Helpful Dental Articles from Lancaster, CA
Your Child’s Teeth Helpful Tips For Parents And Caregivers
ADA American Dental Association® America’s leading advocate for oral health
To give your child a healthy start in life, it’s important to take care of his or her teeth and gums. Children who have good oral care at home and regular dental visits can reach adulthood without suffering from tooth decay and other oral health problems.
Children learn healthy habits from their parents and caregivers. You can help your child learn healthy habits by cleaning their teeth daily, taking them to the dentist regularly, and giving them healthy foods. Teaching children good oral care is a great way to set healthy habits for life.
This brochure will give you simple steps to help your child have a lifelong healthy smile. It has five parts:
- Take Care of Yourself Before the Baby Arrives
- Dental Care Basics for Your Child
- Special Tips for the Growing Years: Birth to Age Six
- Special Tips for the Transition Years: Ages Six to I2
- Handling Dental Emergencies (page to clip and save)

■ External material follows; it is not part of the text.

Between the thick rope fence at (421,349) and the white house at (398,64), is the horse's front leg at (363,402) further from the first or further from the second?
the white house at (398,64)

Take Care of Yourself Before The Baby Arrives
Eat a Healthy Diet
What you eat during pregnancy affects the growth of your unborn child — including his or her teeth. Your baby’s teeth begin to develop during the second trimester of pregnancy. So it is important that you receive enough nutrients, especially calcium, protein, phosphorous, and vitamins A, C, and D.
It is a myth that calcium is lost from the mother’s teeth during pregnancy. The calcium your baby needs is provided by your diet, not by your teeth. So be sure to get enough calcium in your diet. You can do this by having at least three servings of dairy products per day. Or, your OB-GYN may recommend that you take calcium pills.
During pregnancy, many women feel hungry between meals. While this is normal, frequent snacking on sugary foods can lead to tooth decay. Choose healthy foods when you need a between—meal snack. For tips on how to eat a balanced diet, visit www.choosemyplate.gov.
Keep Your Own Teeth and Gums Healthy
A mother’s decay-causing bacteria can be passed to her child, so it is important to have a healthy mouth before your child is born. Tell your dentist if you are pregnant or are planning to become pregnant soon. Continue to see your dentist regularly while you are pregnant for oral exams and teeth cleanings. It is generally safe to have dental treatment during this time.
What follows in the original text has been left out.